Comentario al Evangelio del lunes, 6 de julio de 2020
Adrián de Prado, cmf
Queridos hermanos:
Existe siempre una cierta desproporción entre lo que los demás ven de nosotros y lo que nos mueve más profundamente; entre lo que otros piensan que merecemos y lo que Dios nos concede merecer. En ocasiones, dicha desproporción resulta enorme, prácticamente insalvable. De modo diverso, las lecturas de la liturgia de hoy nos hacen conscientes de este contraste para invitarnos a mirar allí donde Dios mira, allí donde Dios nos mira.
Cuando los hombres más lúcidos de Israel contemplaban a su pueblo, les era muy difícil no reparar en esa infidelidad recurrente que parecía transmitirse como una maldición de generación en generación. Era un pueblo al que se le había brindado una experiencia de Dios más profunda que a ningún otro y, sin embargo, andaba errante, volviendo el rostro a Yhwh, como el adúltero que, teniendo el amor en casa, se derrama sin sentido en otros lechos.
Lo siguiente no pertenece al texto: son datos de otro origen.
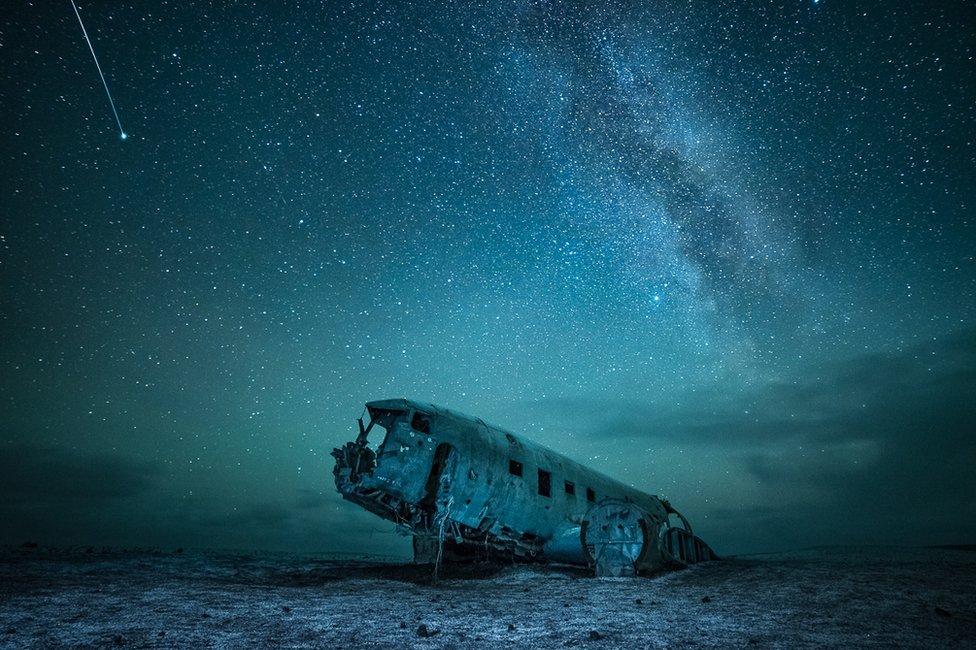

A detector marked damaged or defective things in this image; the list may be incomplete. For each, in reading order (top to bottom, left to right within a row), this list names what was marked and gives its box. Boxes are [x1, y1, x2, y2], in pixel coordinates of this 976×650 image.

torn metal panel [330, 394, 716, 572]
El profeta Oseas refleja esta visión en su versión más exacerbada, presentando a Israel como una prostituta que, aun habiendo encontrado marido, vuelve continuamente por sus fueros.
Dios no es ajeno al desprecio de su pueblo pero, contra todo pronóstico, lo mira desde otro lugar. De hecho, es Dios mismo quien insta a Oseas a desposar a la ramera y, cuando ella reincide en sus antiguas costumbres, le hace la promesa que escuchamos hoy en la primera lectura. Porque Él ve a su pueblo como una mujer hermosa con la que aún puede alumbrar una relación plena. Y no se cansa: Dios promete llevarla al desierto una y mil veces para declararle allí su pasión, para casarse con ella «en derecho y justicia, en misericordia y compasión, en fidelidad». Nosotros vemos la ruina de un pueblo empecatado; Dios ve el amor siempre posible.
Algo similar ocurre en el fragmento del evangelio de Mateo que hoy se nos ofrece. Donde muchos ven la muerte de la niña y la impureza de la hemorroísa, Jesús ve la vida y la esperanza que engendra la fe. Dice Mateo que los que estaban allí «se reían de él». Los ciegos se mofaban del único que sabía mirar. ¡Qué cruel es a veces esa distancia entre los juicios humanos y la compasión divina! ¡Y cuánto bien nos hace hablar a Dios con humildad cuando la vida nos desborda o cuando el mal nos acecha! Entonces, solo entonces, con Su mirada se nos caen los velos y, en el desierto, «nos penetramos del Señor».